Template:CTA URL lists

From Archiveteam
Jump to navigation Jump to search

Options:

  • regex, required, the PCRE regular expression to use for filtering, will get wrapped in single quotes for the grep command
    • Technically, this isn't actually required, but only for use on URLs.
  • broad, optional, adding an extra bit about the regex being intentionally broad if non-empty

Example:

{{CTA URL lists|regex = <nowiki>\S*(foo|bar)\S*</nowiki>|broad = yes}}

renders as:

How to help if you have lists of URLs

For other ArchiveTeam projects that can use this kind of help, see Projects requiring URL lists.

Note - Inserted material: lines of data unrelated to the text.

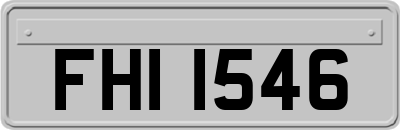 FHI1546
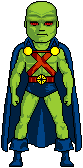 Martian%20Manhunter%2002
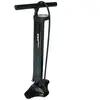 Var Pompe à Pied Tubeless Varp80500c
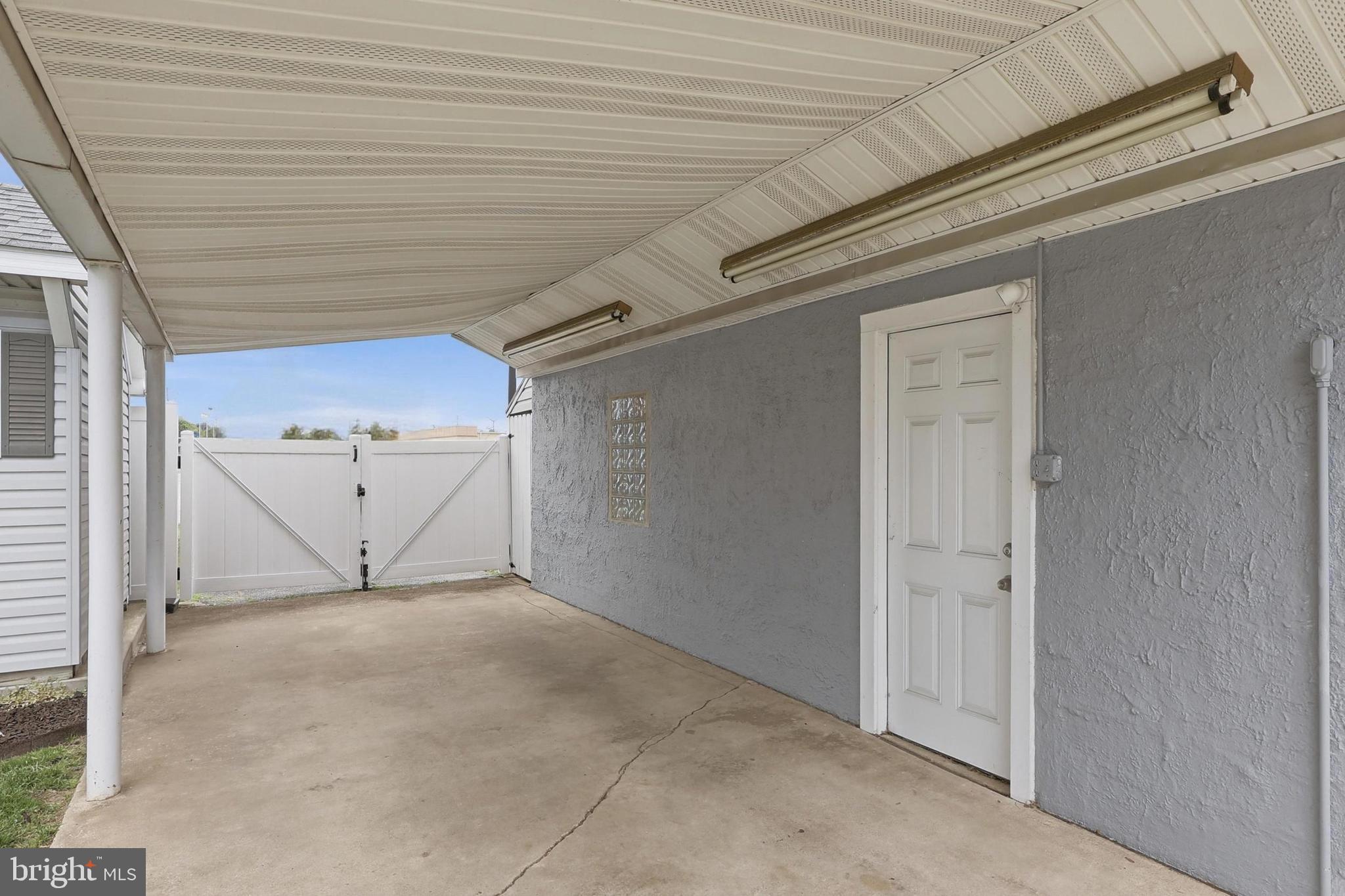 2426 PLAINFIELD ROAD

This project requires lists of URLs for content on the target website. If you have a source of URLs, please:

  1. Use the PCRE regular expression \S*(foo|bar)\S* for filtering.
    • Note that this regex is intentionally broad to cover many different URL formats. Please do not try to use a more narrow pattern, as it may miss valid URLs. We can always filter or transform the results as needed later.
    • Enable case-insensitive matching (e.g. grep's -i) to catch URLs with capitalization.
    • If using grep or similar, enable text matching (-a or --text) to catch URLs in files with apparent binary data.
    • Example command (GNU grep): grep -Pahoi '\S*(foo|bar)\S*' FILENAME FILENAME...
  2. If the output exceeds a few megabytes, compress it, preferably using zstd -10.
  3. Give the file a descriptive name and upload it to https://transfer.archivete.am/.
  4. Share the resulting URL in the project IRC channel.
    • If you wish your list to remain private, please get in touch with a channel op (e.g. arkiver or JustAnotherArchivist). Items generated from your list will still be processed publicly, but they will be mixed in with all other items and channel logs will not associate them with you.